In the records below, find the line that contains "Upon observation, is". Retype that line and all the lines after it through the end, leaving out the pictures.

Spatial question entries
━━━━

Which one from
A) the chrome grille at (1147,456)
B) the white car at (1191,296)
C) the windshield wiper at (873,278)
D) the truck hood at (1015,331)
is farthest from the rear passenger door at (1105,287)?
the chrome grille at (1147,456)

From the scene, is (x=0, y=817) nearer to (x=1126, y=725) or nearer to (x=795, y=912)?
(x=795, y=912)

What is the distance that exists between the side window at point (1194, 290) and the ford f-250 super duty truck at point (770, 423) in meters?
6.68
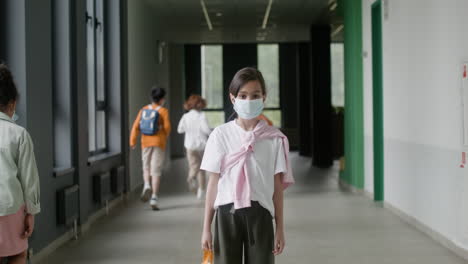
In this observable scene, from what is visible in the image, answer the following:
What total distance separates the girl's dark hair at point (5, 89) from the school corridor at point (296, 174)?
0.69 feet

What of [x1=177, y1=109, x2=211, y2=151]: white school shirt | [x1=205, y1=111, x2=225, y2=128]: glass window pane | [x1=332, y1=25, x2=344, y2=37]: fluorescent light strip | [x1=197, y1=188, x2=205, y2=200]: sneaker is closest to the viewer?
[x1=177, y1=109, x2=211, y2=151]: white school shirt

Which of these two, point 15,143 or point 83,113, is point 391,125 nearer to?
point 83,113

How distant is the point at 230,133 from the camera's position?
2553 mm

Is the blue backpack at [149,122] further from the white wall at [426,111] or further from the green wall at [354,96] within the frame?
the green wall at [354,96]

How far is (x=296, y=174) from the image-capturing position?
1200cm

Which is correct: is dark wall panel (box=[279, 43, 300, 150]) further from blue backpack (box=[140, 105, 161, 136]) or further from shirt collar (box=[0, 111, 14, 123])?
shirt collar (box=[0, 111, 14, 123])

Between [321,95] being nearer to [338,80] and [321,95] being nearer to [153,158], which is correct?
[338,80]

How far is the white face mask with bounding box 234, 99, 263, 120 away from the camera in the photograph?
2.51 metres

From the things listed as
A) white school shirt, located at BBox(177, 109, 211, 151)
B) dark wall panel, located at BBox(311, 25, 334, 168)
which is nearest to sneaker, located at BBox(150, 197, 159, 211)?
white school shirt, located at BBox(177, 109, 211, 151)

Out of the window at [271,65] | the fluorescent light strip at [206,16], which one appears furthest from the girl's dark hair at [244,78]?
the window at [271,65]

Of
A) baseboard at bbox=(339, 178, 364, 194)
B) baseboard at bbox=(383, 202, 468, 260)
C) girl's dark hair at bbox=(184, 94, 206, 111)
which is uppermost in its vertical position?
girl's dark hair at bbox=(184, 94, 206, 111)

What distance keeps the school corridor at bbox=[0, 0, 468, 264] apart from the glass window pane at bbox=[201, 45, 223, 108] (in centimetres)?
724

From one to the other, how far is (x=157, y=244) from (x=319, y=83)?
8.64 meters

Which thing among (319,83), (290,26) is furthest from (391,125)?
(290,26)
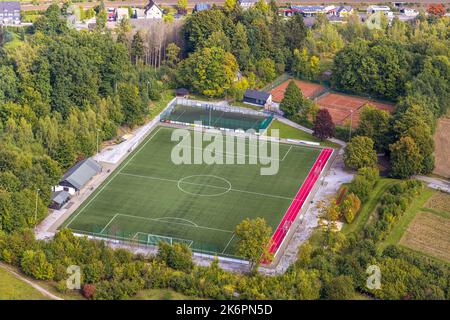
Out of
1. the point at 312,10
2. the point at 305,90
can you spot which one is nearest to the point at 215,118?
the point at 305,90

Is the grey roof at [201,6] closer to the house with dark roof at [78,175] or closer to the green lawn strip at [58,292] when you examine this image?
the house with dark roof at [78,175]

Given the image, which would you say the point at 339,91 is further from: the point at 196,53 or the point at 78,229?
the point at 78,229

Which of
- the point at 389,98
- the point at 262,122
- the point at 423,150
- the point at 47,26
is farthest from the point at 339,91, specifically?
the point at 47,26

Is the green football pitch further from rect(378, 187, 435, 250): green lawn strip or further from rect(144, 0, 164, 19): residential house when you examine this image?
rect(144, 0, 164, 19): residential house

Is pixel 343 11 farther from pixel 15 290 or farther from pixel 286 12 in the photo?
pixel 15 290

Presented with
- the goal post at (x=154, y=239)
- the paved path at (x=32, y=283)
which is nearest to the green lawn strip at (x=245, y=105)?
the goal post at (x=154, y=239)

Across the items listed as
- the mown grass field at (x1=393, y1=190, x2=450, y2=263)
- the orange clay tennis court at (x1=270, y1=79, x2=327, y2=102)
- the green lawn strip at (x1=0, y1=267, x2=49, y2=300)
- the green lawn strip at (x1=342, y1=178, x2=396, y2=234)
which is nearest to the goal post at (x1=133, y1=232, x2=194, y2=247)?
the green lawn strip at (x1=0, y1=267, x2=49, y2=300)
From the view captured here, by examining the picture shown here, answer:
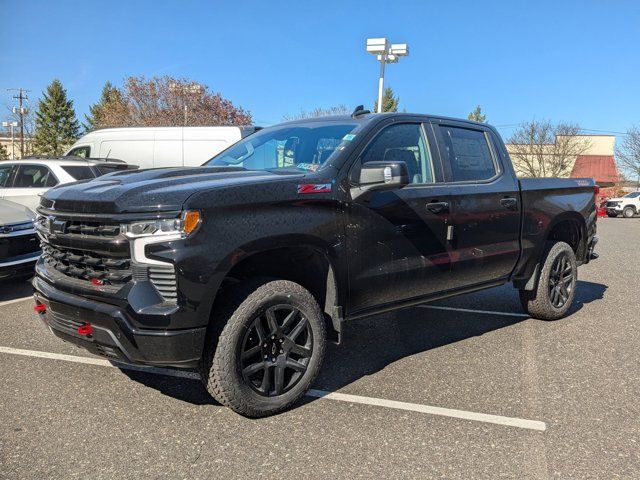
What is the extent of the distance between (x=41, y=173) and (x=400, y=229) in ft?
23.7

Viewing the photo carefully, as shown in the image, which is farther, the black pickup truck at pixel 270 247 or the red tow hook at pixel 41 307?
the red tow hook at pixel 41 307

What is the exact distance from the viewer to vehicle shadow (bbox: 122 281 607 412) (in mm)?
3730

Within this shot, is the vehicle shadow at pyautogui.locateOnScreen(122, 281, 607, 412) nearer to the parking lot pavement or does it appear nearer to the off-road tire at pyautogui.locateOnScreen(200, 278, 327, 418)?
the parking lot pavement

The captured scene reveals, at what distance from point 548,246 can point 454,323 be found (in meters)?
1.26

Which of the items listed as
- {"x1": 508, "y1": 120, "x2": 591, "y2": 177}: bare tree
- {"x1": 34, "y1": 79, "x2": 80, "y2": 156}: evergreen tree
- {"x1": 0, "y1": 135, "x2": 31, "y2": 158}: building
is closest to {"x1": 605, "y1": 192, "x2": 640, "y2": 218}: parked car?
{"x1": 508, "y1": 120, "x2": 591, "y2": 177}: bare tree

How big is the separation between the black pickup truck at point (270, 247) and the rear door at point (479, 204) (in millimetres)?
17

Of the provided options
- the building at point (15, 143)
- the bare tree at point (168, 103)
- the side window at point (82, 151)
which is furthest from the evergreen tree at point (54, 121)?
the side window at point (82, 151)

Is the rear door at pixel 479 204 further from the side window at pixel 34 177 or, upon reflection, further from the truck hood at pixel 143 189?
the side window at pixel 34 177

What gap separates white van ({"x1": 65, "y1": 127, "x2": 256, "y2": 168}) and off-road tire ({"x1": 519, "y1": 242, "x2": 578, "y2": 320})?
809cm

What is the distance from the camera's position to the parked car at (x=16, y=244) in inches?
230

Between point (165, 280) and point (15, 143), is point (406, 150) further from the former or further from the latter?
point (15, 143)

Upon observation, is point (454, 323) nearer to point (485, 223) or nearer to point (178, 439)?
point (485, 223)

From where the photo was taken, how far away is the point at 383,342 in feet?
15.5

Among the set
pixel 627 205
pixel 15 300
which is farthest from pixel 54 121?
pixel 15 300
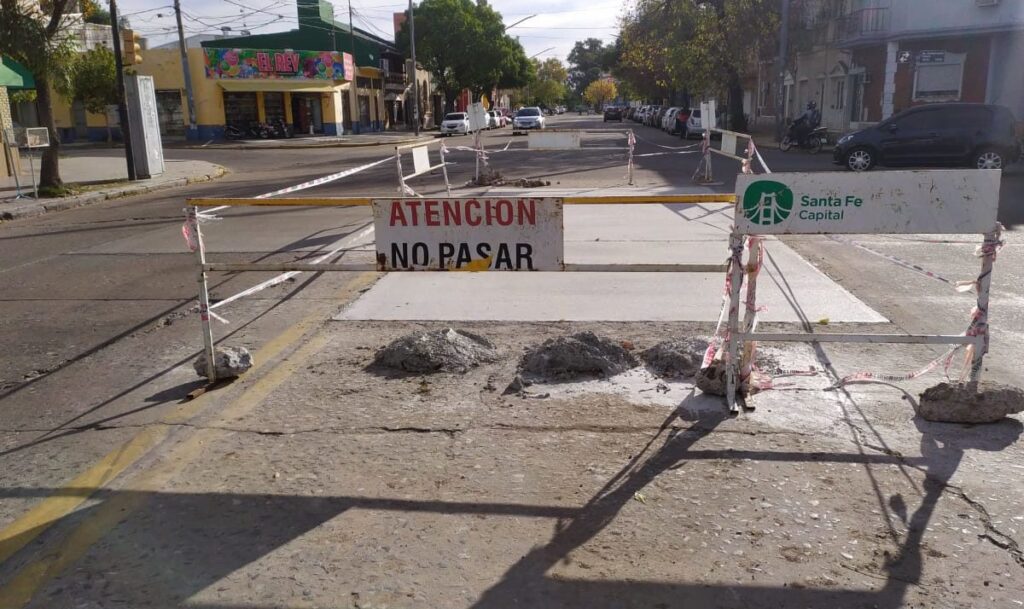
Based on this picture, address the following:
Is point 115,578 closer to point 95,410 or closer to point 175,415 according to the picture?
point 175,415

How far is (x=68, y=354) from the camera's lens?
629cm

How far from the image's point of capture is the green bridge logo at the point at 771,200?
14.6 ft

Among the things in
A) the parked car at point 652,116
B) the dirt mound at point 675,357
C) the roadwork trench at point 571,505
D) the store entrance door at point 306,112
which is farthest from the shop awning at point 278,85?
the dirt mound at point 675,357

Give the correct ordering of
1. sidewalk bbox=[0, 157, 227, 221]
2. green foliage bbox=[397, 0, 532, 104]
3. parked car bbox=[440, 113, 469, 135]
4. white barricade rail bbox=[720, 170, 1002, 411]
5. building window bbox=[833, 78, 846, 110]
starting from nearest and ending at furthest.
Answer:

━━━━

> **Correct answer**:
Upon observation, is point (454, 323) nearer to point (485, 223) or nearer to point (178, 439)?
point (485, 223)

From where the photo was taken, how far away is the point at 383,342 in feet?
15.5

Among the set
pixel 627 205
pixel 15 300
which is farthest from pixel 54 121?
pixel 15 300
Based on this picture, address the following:
Is point 115,578 closer to point 95,410 or closer to point 175,415 according to the picture?
point 175,415

How far is (x=68, y=354) from the camera's lens?
629cm

How far from the image's point of capture is the green bridge logo at the point at 771,200?
14.6 ft

Among the things in
A) the parked car at point 652,116
B) the dirt mound at point 675,357
C) the roadwork trench at point 571,505
D) the store entrance door at point 306,112
which is farthest from the shop awning at point 278,85?
the dirt mound at point 675,357

Give the correct ordering of
1. sidewalk bbox=[0, 157, 227, 221]
2. green foliage bbox=[397, 0, 532, 104]
3. parked car bbox=[440, 113, 469, 135]
4. white barricade rail bbox=[720, 170, 1002, 411]
5. building window bbox=[833, 78, 846, 110]
starting from nearest and ending at furthest.
Answer:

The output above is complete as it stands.